Os documentos mostram que essas estruturas do governo foram usadas para montar uma espécie de “Abin paralela”, voltada à espionagem, perseguição política e à difusão de informações falsas sobre o sistema eleitoral.

Lives e entrevistas

Em seu voto, Moraes aponta para atos públicos ocorridos desde 2021, como lives e entrevistas, em que Bolsonaro fez graves ameaças à Justiça Eleitoral e propagou desinformação sobre as urnas.

Um dos marcos apontados por Moraes foi a live feita por Bolsonaro em 29 de julho de 2021, do Palácio do Planalto, para expor supostas fraudes nas urnas eletrônicas.
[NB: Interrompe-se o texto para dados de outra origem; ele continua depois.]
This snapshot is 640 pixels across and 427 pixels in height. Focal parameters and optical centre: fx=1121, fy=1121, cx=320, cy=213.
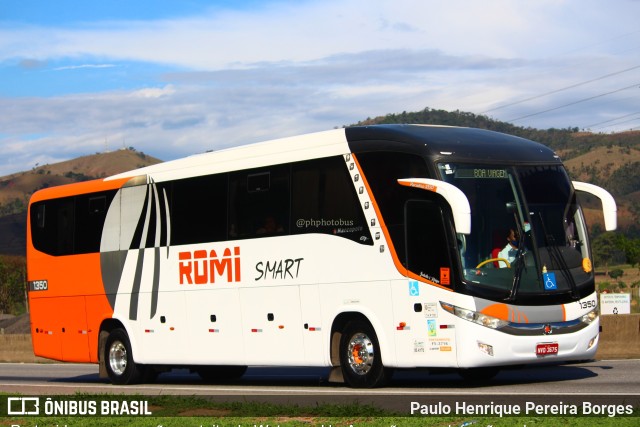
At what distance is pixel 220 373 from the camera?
21766 mm

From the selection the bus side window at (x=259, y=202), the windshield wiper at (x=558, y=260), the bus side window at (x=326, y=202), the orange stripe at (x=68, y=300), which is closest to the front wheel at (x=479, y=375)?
the windshield wiper at (x=558, y=260)

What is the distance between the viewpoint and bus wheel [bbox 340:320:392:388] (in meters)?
16.4

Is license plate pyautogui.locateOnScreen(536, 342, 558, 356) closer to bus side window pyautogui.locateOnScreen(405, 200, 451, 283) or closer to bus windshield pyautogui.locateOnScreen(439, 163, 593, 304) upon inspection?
bus windshield pyautogui.locateOnScreen(439, 163, 593, 304)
Para a PGR, esse foi o ponto inicial da tentativa de golpe liderada pelo então presidente.

Manifestações golpistas

Um dos atos destacados por Moraes como prova da intenção golpista de Bolsonaro foi seu discurso durante o 7 de Setembro de 2021, na Avenida Paulista, quando ele afirmou que não iria mais cumprir decisões de Moraes e que “ou esse ministro se enquadra, ou pede para sair”.

Segundo o ministro, o ex-presidente instigou milhões contra o Supremo Tribunal Federal e o Tribunal Superior Eleitoral, uma “grave ameaça” à democracia.

Reuniões ministeriais e encontros

Entre as provas listadas contra Bolsonaro e demais réus estão encontros conduzidos pelo ex-presidente.

A reunião ministerial de 5 de julho de 2022, em que o então presidente destacou a tese sem comprovação de que havia fraude no processo eleitoral e buscou adesão dos ministros para uma tentativa de golpe, “configura confissão de culpa”, segundo Moraes. A reunião foi gravada, e o vídeo encontrado no computador de Mauro Cid.

Estavam no encontro Braga Netto e os comandantes das Forças Armadas. Para Moraes, a reunião serviu para consolidar a estratégia de pressão institucional que garantiria a permanência de Bolsonaro no poder mesmo com um possível resultado desfavorável nas eleições daquele ano.

Outro momento destacado durante o julgamento foi a reunião de Bolsonaro com embaixadores e diplomatas de outros países, em 18 de julho de 2022, quando ele apresentou suspeitas já desmentidas por órgãos oficiais sobre as eleições de 2018 e a segurança das urnas eletrônicas, com o intuito de desacreditar internacionalmente o sistema eleitoral brasileiro.

Bloqueio de rodovias

A operação de agentes da Polícia Rodoviária Federal (PRF) para bloquear rodovias no segundo turno das eleições de 2022, em uma tentativa de impedir eleitores de acessar os locais de votação, foi apontada como outra prova da ação de Bolsonaro na trama golpista.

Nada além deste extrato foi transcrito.